We are also introduced to Eddie, an ex-Orthodox Jewish immigrant who took to the New York streets at a young age. Eventually, he becomes the assistant of the famous photographer, Moses Levy, and takes on the practice once Levy dies. After taking photos of the infamous Triangle shirtwaist factory fire, he finds himself stumbling onto the mystery of a missing girl whose body wasn’t found in the fire, but who failed to come home with her sister, afterewards. This leads, ultimately, to him meeting Coralie, their instantaneous, magical love, and whole host of problems.

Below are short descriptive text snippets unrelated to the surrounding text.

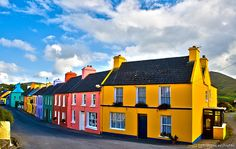 Eyeries, Ireland - Colorful! eyeri, cork, ireland, color, painted houses, bays, irish, place, rainbow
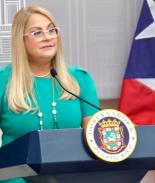 ¡Encerrados! Puerto Rico toma medidas extremas ante COVID-19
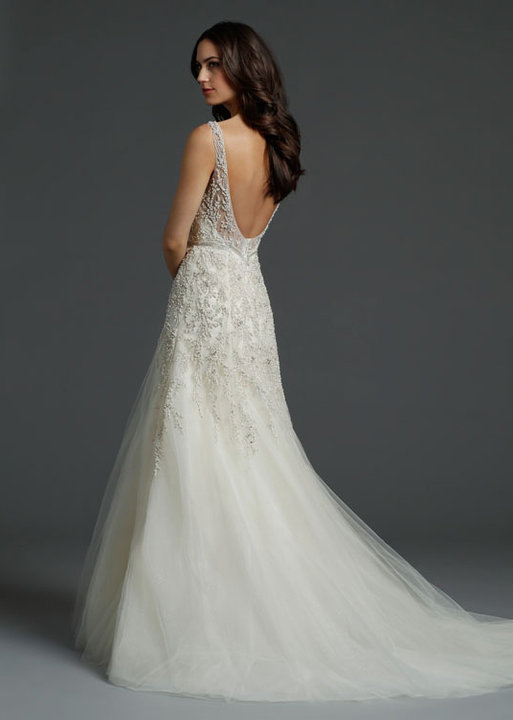 Style 9461  Back View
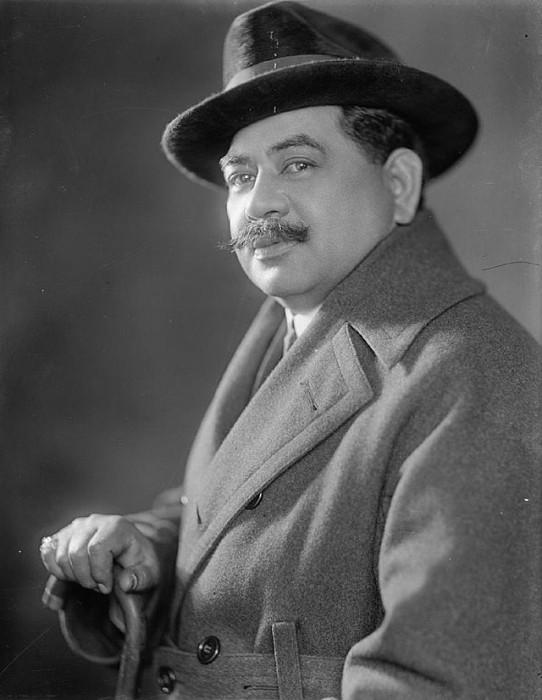 Jonah Kuhio Kalanianaole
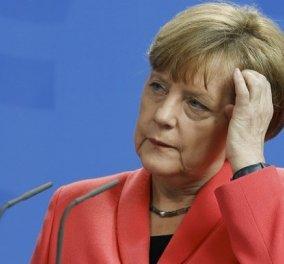 """""""Πονοκέφαλος"""" για την Άνγκελα Μέρκελ: 1 στους 2 Γερμανούς δεν θέλει να ξαναδεί Καγκελάριο για 4η φορά! - Κυρίως Φωτογραφία - Gallery - Video"""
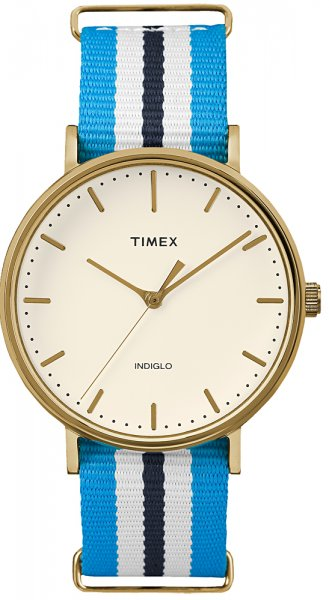 Zegarek Timex TW2P91000 - duże 1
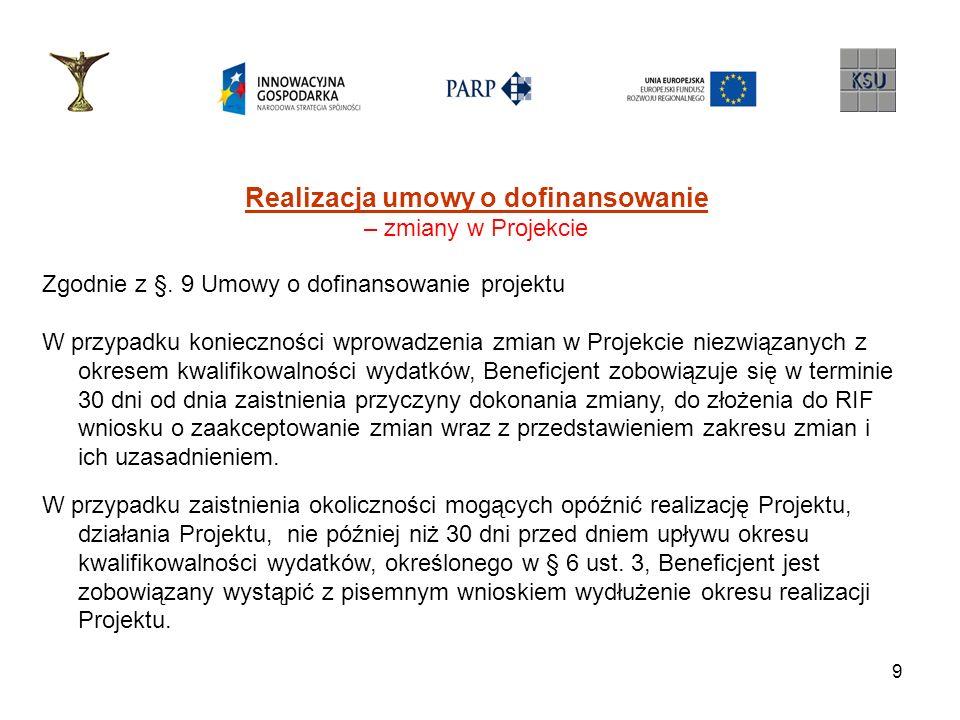 9 Realizacja umowy o dofinansowanie – zmiany w Projekcie Zgodnie z §. 9 Umowy o dofinansowanie projektu W przypadku konieczności wprowadzenia zmian w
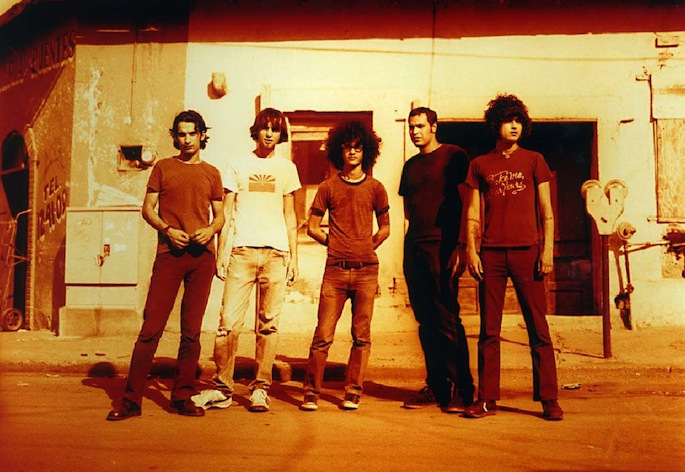 at the drive in relationship of command reissue savings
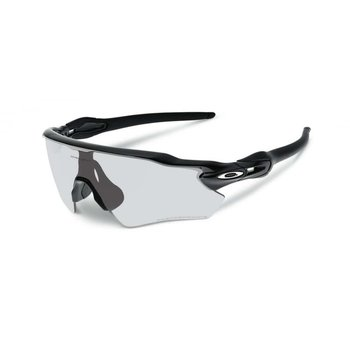Oakley Radar EV Path Photochromic Polished Black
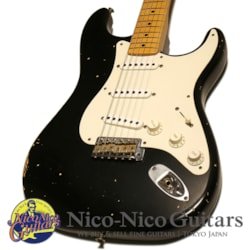 2012 Fender Custom Shop MBS 1957 Stratocaster Relic Master Built by Paul Waller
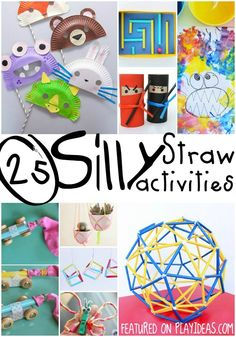 25 Silly Straw Activities from balls, to puppets and birds, straws have so many uses! Great activities for preschoolers through kindergartners!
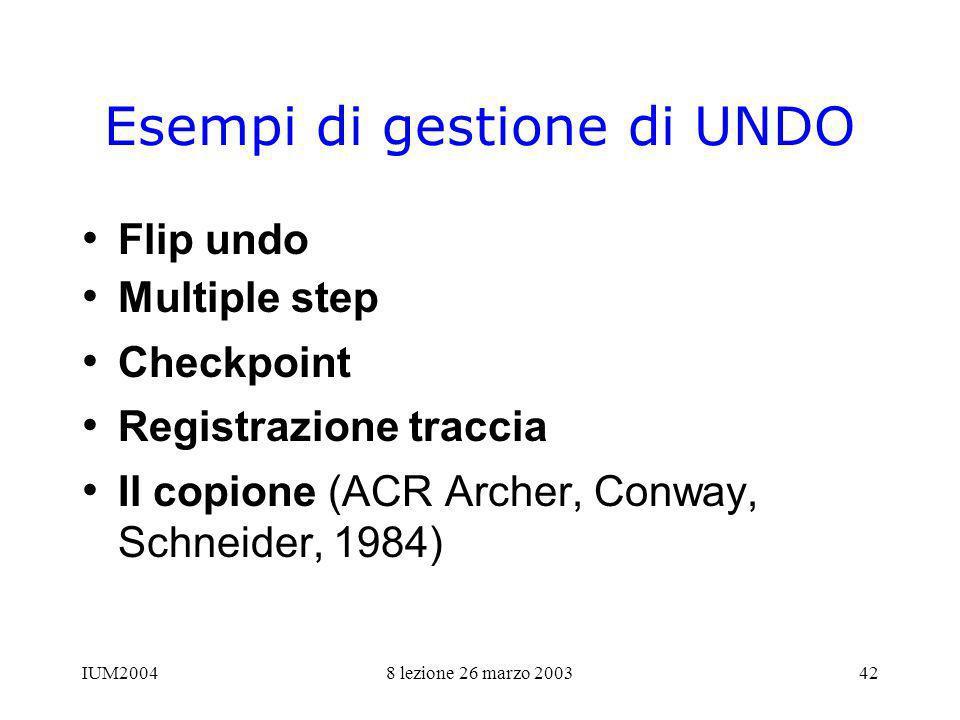 IUM20048 lezione 26 marzo 200342 Esempi di gestione di UNDO Flip undo Multiple step Checkpoint Registrazione traccia Il copione (ACR Archer, Conway, Schneider, 1984)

Alice Hoffman knows her way around magic. Her story is rife with a kind of fairy tale splendor that demands for the reader to hang their notions of reality at the door. Coralie’s tale is a sad one; her abusive father subjects her to a whole host of inappropriate experiences as such a tender age. I found myself respecting her more and more throughout the novel—she’s far more normal than most young women would be after such a life. The novel’s language is in sync with its dreamlike plot, but Eddie’s own narration helps to anchor it. He is embittered and cynical, and their “love at first sight” relationship is, while not refreshing, nicely written and well suited to the story.
Hoffman tries to marry history and imagination in this novel, and for the most part, she succeeds. However, at times, it felt forced—she makes herself known, through narrative, as an advocate for women, children, and worker’s rights—and while that is admirable, it didn’t exactly fit with the fairy tale that is center to the plot. I think she would have done better to stick with fabricating history, instead of tackling both genres simultaneously.
I’d give fair warning: this is an adult fairy tale. There are some disturbing scenes where the professor forces Coralie to exploit her sexuality in various ways. Although this is in keeping with the gothic tones of the novel, it is nevertheless upsetting to imagine. However, it succeeds in making Coralie a completely sympathetic character that is both admired and pitied.
Hoffman, once again, blends mild horror, a satisfying gothic tone, and lovely, dreamlike scenarios into a novel that’s bursting at its seams with imagination. If you’re a fan of dark-toned, fantastic literature, this read is for you.